I just don’t think I’d like the new film. The reviews so far seem to bear that out, but a lot of very smart people weren’t fans of the original when it came out, and if you’re not a fan of three-breasted hookers and ultraviolence you wouldn’t either.

It’s a strange word to use – “original” – because the movie is still an adaption of the Phillip K. Dick story “We Can Remember It For You Wholesale.” That was set on earth about a man who wanted to go to Mars and couldn’t; the 1990 film (supposedly) actually sends our protagonist to Mars; the 2012, Len Wiseman-directed one changes a lot of other things but sticks to Earth. There’s even a novelization of the 1990 film, written by Piers Anthony.

There was once a brilliant and original concept by Phillip K. Dick, but with each retelling, it seems a little less original and little less brilliant.

But then nothing actually originates, does it?

Certainly not in Hollywood, but not even inside the skull, not even in the magnificent and more than slightly crazy skull of someone like Phillip K. Dick. Everything is a reaction and a reinterpretation of what a person has experienced in life and found in fiction.
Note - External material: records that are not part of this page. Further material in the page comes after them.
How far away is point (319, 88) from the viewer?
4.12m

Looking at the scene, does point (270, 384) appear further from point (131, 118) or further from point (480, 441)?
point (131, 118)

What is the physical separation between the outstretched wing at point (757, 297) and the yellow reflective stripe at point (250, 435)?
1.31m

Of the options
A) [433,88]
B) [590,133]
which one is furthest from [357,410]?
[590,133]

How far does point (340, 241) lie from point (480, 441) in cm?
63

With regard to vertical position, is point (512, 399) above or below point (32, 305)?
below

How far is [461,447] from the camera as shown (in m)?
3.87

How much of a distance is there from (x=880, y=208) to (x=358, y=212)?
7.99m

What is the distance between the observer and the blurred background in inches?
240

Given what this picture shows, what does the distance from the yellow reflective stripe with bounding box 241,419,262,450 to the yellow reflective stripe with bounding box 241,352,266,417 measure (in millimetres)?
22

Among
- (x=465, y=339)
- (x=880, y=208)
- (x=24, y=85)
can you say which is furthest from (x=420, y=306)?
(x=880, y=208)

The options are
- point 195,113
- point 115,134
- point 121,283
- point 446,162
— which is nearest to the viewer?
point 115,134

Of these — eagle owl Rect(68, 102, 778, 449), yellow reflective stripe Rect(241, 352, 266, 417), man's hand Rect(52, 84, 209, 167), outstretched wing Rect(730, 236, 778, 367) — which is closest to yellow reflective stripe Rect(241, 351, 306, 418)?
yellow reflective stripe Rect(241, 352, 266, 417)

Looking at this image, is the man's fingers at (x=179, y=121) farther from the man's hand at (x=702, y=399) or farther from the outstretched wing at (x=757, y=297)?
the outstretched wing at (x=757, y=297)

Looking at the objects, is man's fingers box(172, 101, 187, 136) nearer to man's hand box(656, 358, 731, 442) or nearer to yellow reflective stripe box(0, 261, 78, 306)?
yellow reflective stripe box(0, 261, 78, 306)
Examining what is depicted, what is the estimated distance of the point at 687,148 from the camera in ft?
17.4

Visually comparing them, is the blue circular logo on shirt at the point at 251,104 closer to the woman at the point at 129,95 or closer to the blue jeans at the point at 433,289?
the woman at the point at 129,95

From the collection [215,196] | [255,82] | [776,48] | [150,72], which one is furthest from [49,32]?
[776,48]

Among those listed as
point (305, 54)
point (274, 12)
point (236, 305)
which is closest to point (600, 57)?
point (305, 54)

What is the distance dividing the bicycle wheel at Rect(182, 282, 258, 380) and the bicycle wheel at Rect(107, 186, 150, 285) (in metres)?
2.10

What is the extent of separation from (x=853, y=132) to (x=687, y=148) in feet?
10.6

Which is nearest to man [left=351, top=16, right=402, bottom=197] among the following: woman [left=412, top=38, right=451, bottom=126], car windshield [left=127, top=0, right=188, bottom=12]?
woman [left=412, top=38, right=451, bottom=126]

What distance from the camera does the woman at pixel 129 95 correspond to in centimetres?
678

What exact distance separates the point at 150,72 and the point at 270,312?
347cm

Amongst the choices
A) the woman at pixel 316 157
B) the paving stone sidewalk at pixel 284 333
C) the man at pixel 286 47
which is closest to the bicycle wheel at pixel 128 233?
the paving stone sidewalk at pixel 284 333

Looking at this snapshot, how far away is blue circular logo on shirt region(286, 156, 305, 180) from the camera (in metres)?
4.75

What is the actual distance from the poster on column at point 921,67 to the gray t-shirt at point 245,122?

All of that goes inside and bounces around and comes out as something else.

Sometimes it’s better, a lot of times it’s worse, but it’s always different.

Major films, and to a lesser extent other movies, operas and plays, are different from other forms of fiction in that they’re collaborative projects. They require dozens or hundreds of thousands of people that each change and homogenize the outcome. They’re an enormous investment.

The oldest, the most flexible, the most effective, and in some ways the most fun form of storytelling is still the telling of a story. It only really survives now in the form of a joke. But still there you see it, where the twist is always the same for the same joke, but nothing else about it is. People add and remove characters, change the setting, change endless details.

And they can because it doesn’t take a script writer, a director and a gaffer to do it.

Almost every joke at its root is impossibly old, but what makes it new or original is just whether you’ve heard it before. When you retell it, it doesn’t have anything new about it, just what it was plus all of the old stuff bouncing around your head already.

Not everybody can tell a good joke, and very few people can manage to make a good movie, but remakes are one of the best things we do.